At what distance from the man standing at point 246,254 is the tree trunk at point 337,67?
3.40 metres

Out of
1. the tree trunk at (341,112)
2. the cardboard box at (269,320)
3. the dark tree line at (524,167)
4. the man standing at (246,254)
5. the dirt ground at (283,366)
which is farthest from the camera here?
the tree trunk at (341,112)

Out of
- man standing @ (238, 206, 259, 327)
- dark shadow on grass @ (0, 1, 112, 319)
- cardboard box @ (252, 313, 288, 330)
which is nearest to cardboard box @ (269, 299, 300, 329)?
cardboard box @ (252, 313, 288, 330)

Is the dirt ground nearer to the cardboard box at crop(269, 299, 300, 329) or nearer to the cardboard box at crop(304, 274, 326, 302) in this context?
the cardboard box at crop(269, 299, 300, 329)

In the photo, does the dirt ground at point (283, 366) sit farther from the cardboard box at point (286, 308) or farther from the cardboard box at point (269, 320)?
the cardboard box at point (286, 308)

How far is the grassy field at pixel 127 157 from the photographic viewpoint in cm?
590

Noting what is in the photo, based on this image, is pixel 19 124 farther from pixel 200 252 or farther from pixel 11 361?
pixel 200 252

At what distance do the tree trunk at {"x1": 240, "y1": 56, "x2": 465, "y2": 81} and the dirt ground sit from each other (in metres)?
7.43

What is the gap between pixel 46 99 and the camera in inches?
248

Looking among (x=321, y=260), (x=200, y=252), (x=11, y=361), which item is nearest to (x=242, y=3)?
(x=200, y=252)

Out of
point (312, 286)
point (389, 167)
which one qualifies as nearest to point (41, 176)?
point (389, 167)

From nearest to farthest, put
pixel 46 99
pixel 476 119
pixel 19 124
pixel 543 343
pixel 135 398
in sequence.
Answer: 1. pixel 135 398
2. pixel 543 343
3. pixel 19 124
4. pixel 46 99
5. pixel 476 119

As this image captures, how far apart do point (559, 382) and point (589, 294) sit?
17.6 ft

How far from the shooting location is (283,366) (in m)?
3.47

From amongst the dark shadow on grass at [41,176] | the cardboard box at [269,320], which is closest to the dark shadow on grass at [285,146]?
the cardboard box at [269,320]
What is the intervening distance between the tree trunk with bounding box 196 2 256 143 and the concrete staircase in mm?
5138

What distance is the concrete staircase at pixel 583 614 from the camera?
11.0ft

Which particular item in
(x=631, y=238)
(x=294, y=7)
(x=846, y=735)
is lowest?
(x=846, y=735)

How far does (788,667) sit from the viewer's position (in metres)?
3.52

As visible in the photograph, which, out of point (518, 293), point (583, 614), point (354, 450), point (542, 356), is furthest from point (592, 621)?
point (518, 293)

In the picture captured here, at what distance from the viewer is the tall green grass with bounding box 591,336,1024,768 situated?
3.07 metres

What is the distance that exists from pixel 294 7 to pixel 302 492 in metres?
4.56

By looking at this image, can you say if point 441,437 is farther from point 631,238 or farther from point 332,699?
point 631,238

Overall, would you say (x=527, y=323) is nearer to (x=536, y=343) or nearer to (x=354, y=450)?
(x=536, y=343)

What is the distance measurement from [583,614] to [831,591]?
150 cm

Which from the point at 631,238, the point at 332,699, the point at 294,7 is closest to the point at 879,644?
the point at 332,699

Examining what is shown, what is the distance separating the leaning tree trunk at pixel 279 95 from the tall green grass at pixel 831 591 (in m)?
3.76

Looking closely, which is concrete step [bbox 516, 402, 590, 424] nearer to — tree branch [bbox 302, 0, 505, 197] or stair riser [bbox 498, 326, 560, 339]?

################

Instructions for the task:
Copy out all of the records above word for word.

Output below:
At what distance from the man standing at point 246,254 is the tree trunk at point 337,67?
3.40 metres

Out of
1. the tree trunk at (341,112)
2. the cardboard box at (269,320)
3. the dark tree line at (524,167)
4. the man standing at (246,254)
5. the dirt ground at (283,366)
which is farthest from the camera here?
the tree trunk at (341,112)

Out of
- man standing @ (238, 206, 259, 327)
- dark shadow on grass @ (0, 1, 112, 319)
- cardboard box @ (252, 313, 288, 330)
which is nearest to cardboard box @ (269, 299, 300, 329)?
cardboard box @ (252, 313, 288, 330)

Is the dirt ground nearer to the cardboard box at crop(269, 299, 300, 329) or nearer to the cardboard box at crop(304, 274, 326, 302) in this context?
the cardboard box at crop(269, 299, 300, 329)

In the photo, does the dirt ground at point (283, 366) sit farther from the cardboard box at point (286, 308) or farther from the cardboard box at point (269, 320)?
the cardboard box at point (286, 308)

How far is the grassy field at pixel 127 157 from the photographic viewpoint in cm?
590

Noting what is in the photo, based on this image, is pixel 19 124 farther from pixel 200 252 or farther from pixel 11 361?
pixel 200 252

At what distance do the tree trunk at {"x1": 240, "y1": 56, "x2": 465, "y2": 81} and the dirt ground sit from each other (in metres)?
7.43

What is the gap between pixel 46 99 and the camera in inches?
248

Looking among (x=321, y=260), (x=200, y=252), (x=11, y=361), which item is nearest to (x=242, y=3)?
(x=200, y=252)

Out of
point (312, 286)
point (389, 167)
which one qualifies as nearest to point (41, 176)?
point (389, 167)

From nearest to farthest, put
pixel 46 99
pixel 476 119
pixel 19 124
pixel 543 343
pixel 135 398
in sequence.
Answer: 1. pixel 135 398
2. pixel 543 343
3. pixel 19 124
4. pixel 46 99
5. pixel 476 119

As this image captures, how far apart do point (559, 382) and point (589, 294) sit?
17.6 ft

How far from the shooting location is (283,366) (in m)?
3.47

From amongst the dark shadow on grass at [41,176] | the cardboard box at [269,320], which is closest to the dark shadow on grass at [285,146]?
the cardboard box at [269,320]
What is the intervening distance between the tree trunk with bounding box 196 2 256 143 and the concrete staircase in mm?
5138

What distance is the concrete staircase at pixel 583 614 from the camera?
11.0ft

Which particular item in
(x=631, y=238)
(x=294, y=7)
(x=846, y=735)
is lowest?
(x=846, y=735)

How far does (788,667) sit from the viewer's position (in metres)?
3.52

As visible in the photograph, which, out of point (518, 293), point (583, 614), point (354, 450), point (542, 356), is furthest from point (592, 621)?
point (518, 293)

In the picture captured here, at what distance from the viewer is the tall green grass with bounding box 591,336,1024,768 situated?
3.07 metres

What is the distance that exists from pixel 294 7 to pixel 302 492 in metres?
4.56

By looking at this image, can you say if point 441,437 is farther from point 631,238 or farther from point 332,699?
point 631,238

Overall, would you say (x=527, y=323) is nearer to (x=536, y=343) or nearer to (x=354, y=450)?
(x=536, y=343)

What is the distance measurement from [583,614] to [831,591]?
150 cm

Which from the point at 631,238, the point at 332,699, the point at 294,7 is closest to the point at 879,644?
the point at 332,699

Examining what is shown, what is the distance separating the leaning tree trunk at pixel 279 95 from the tall green grass at pixel 831 591 (in m)?
3.76

Looking closely, which is concrete step [bbox 516, 402, 590, 424] nearer to — tree branch [bbox 302, 0, 505, 197] or stair riser [bbox 498, 326, 560, 339]?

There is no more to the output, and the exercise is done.